Best Observation? Slow days are far and few between. Tiered Pricing wont work; there are simply not enough days that one could categorize as "off-peak"
Spot on and couldn't agree more. Up until a year ago, I was in the area on business travel multiple times a year for 6 years and witnessed this change first hand while using the crap out of my AP. In 2010 I could show up certain times of the year after we wrap at 6pm and almost have a private park all to myself. Through 2012-2013 I noticed a massive change. Even my family noticed this happening and we bailed on going as a family entirely in 2014. I'm also wondering how they'd handle the complaints when say they have an unexpected "light" day (if that were to ever happen lol) and people are paying the premium ticket price. It's a win win for Disney as it isn't like they'd refund the difference and say sorry.

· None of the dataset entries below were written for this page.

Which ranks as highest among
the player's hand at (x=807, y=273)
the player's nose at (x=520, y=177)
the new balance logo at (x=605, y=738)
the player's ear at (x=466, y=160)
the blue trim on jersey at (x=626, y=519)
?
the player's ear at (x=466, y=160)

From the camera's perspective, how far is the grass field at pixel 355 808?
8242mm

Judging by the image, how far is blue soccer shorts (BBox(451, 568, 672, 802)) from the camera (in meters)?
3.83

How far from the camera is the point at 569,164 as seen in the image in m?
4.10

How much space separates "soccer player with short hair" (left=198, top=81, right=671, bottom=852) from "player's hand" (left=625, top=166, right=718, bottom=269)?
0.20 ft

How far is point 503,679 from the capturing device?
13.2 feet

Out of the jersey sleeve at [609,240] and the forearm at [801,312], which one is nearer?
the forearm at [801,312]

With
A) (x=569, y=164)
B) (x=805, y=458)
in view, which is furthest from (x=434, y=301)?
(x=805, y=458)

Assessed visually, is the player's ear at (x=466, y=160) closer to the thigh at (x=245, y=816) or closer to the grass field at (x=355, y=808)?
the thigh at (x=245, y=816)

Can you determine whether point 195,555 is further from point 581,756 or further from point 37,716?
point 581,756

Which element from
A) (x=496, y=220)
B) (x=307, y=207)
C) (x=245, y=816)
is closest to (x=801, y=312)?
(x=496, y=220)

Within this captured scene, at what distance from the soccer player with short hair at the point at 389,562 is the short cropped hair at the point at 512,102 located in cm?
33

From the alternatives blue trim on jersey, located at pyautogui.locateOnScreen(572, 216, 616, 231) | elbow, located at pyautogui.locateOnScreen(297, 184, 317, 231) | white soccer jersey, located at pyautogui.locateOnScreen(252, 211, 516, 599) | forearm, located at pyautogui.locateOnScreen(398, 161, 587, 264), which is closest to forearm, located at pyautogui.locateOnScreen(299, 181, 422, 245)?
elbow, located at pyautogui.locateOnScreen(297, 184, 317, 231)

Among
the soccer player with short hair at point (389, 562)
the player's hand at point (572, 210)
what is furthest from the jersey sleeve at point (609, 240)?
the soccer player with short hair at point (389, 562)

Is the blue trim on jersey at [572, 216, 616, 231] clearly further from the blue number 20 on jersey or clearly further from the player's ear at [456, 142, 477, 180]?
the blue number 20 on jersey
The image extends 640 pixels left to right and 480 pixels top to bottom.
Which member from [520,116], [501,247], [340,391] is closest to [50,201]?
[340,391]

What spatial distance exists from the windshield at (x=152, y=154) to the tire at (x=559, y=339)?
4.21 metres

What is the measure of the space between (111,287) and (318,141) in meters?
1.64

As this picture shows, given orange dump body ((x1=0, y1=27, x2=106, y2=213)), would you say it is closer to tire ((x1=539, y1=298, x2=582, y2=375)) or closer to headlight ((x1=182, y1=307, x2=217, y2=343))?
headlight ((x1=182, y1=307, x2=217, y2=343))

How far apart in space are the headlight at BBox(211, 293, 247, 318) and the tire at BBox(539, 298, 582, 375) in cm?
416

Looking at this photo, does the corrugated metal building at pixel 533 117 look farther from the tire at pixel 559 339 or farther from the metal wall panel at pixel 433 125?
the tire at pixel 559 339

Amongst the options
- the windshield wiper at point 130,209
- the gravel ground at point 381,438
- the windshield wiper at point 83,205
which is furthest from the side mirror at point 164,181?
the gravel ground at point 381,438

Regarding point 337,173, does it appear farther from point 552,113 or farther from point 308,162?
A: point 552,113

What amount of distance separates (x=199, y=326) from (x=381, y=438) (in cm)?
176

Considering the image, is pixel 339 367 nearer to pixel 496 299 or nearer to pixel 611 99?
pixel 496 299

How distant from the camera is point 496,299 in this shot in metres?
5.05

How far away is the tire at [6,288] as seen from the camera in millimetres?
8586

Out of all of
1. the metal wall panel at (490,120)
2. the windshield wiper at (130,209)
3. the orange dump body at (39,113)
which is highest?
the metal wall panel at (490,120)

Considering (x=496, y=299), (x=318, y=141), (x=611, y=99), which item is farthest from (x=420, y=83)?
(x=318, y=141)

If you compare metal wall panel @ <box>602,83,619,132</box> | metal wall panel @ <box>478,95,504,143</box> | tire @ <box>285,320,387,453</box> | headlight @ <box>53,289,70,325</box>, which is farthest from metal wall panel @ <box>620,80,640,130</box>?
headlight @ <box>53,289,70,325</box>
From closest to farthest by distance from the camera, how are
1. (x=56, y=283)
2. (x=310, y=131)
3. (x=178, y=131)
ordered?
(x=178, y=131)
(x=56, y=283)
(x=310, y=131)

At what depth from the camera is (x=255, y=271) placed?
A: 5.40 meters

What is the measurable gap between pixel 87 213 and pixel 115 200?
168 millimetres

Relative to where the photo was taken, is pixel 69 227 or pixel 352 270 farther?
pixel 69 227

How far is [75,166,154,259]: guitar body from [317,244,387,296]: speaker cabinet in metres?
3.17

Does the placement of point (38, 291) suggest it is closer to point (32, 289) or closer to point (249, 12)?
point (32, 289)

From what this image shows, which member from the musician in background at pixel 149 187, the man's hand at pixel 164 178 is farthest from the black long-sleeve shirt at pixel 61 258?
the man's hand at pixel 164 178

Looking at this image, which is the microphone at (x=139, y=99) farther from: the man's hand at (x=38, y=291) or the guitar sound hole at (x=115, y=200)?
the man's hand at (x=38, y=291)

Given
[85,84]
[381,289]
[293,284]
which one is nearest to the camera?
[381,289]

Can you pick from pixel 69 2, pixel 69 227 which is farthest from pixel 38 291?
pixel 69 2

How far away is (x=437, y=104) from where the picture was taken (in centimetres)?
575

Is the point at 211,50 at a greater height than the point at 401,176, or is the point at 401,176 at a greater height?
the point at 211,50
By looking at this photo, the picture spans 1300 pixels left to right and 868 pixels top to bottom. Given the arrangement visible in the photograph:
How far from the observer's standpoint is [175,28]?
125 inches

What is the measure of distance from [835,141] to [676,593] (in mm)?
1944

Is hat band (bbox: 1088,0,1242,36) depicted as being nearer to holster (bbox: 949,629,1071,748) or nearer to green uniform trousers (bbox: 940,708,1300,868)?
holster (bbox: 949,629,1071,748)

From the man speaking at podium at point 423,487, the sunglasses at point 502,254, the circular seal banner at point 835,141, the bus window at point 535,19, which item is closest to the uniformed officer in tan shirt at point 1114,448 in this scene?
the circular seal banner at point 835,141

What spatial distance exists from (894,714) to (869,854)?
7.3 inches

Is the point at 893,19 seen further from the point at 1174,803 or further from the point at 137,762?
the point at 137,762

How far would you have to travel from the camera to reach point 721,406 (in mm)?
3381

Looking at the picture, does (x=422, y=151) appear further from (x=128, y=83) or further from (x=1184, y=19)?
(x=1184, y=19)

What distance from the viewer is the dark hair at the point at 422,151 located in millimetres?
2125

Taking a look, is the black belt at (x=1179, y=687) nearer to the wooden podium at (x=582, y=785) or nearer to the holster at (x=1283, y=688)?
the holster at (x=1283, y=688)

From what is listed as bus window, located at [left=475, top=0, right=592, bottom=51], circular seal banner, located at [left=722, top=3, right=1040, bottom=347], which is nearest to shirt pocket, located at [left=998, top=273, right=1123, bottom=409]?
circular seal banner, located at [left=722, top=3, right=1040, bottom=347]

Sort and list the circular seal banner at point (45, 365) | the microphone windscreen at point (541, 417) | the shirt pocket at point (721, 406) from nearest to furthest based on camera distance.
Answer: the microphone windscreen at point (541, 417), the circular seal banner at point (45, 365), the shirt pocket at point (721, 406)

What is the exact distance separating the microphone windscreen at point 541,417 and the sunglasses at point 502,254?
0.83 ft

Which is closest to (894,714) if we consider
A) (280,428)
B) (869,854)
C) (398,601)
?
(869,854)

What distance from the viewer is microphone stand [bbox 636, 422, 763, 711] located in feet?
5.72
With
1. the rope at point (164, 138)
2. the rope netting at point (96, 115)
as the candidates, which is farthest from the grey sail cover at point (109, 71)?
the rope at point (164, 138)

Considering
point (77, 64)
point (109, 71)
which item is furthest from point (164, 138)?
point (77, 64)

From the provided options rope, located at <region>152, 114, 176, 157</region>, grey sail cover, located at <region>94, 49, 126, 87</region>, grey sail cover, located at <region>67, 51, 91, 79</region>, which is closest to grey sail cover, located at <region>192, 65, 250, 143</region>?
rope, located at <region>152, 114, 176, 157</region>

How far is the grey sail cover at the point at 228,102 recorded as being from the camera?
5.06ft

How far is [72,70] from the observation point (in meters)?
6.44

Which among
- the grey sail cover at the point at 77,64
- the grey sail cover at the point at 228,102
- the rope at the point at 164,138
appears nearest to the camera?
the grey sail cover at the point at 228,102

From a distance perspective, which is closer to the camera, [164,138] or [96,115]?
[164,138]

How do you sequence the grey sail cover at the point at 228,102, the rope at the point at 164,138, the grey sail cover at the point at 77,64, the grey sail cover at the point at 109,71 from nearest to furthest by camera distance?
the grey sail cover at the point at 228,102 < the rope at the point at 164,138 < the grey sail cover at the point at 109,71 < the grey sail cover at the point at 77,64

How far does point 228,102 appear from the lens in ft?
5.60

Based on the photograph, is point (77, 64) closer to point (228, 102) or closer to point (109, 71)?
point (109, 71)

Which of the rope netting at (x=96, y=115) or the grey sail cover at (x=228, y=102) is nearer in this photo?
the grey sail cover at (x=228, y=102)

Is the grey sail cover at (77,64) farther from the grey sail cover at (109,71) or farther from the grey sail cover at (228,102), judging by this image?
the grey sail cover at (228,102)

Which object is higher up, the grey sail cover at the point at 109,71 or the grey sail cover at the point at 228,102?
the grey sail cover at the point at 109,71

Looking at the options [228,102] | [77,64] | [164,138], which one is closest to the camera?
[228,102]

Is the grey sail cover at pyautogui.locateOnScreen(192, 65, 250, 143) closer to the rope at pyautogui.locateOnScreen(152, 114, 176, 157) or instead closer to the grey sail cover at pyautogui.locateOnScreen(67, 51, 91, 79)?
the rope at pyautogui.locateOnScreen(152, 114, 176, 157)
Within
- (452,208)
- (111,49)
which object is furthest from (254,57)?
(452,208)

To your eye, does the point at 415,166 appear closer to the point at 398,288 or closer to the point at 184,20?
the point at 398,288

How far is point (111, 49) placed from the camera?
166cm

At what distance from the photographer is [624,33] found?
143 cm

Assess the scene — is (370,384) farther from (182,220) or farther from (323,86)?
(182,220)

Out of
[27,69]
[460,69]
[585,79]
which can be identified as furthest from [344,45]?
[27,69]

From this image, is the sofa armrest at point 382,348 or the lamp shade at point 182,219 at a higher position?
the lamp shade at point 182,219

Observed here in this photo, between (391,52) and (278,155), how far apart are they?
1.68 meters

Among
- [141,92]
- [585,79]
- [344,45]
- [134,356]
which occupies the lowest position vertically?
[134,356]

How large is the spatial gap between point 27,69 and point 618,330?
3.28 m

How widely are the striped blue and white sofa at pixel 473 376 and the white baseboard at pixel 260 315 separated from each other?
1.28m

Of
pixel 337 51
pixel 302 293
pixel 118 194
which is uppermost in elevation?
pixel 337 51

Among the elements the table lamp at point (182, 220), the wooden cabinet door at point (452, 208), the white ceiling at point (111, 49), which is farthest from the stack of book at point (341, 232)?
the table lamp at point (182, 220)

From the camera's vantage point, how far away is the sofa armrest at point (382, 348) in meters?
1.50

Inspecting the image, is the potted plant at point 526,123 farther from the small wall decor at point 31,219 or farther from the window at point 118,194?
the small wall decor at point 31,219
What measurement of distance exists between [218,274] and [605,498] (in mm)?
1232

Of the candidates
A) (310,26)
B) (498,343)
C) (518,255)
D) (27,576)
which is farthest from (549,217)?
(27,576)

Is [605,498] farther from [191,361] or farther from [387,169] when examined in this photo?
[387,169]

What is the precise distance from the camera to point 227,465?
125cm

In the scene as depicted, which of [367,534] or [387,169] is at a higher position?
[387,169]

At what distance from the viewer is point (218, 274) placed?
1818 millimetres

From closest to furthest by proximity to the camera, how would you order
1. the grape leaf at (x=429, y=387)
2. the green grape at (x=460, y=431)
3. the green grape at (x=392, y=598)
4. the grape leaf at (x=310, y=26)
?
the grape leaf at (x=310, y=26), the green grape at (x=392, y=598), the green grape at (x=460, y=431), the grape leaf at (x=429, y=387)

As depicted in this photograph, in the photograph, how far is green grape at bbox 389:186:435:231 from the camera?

This simply will not work without causing major frustration and edoffness.
 

Cosmic Commando

Well-Known Member
I do not think this is possible without a total rebuild of a huge portion of the ride. Which they are probably unwilling to do. (Assuming you mean the two track switches during the ride?)
Yes. My memory is a little hazy on the specifics of the ride, but it seems like the switches would be the major bottleneck.

After looking up the layout... Yeesh! I forgot how short the ride was!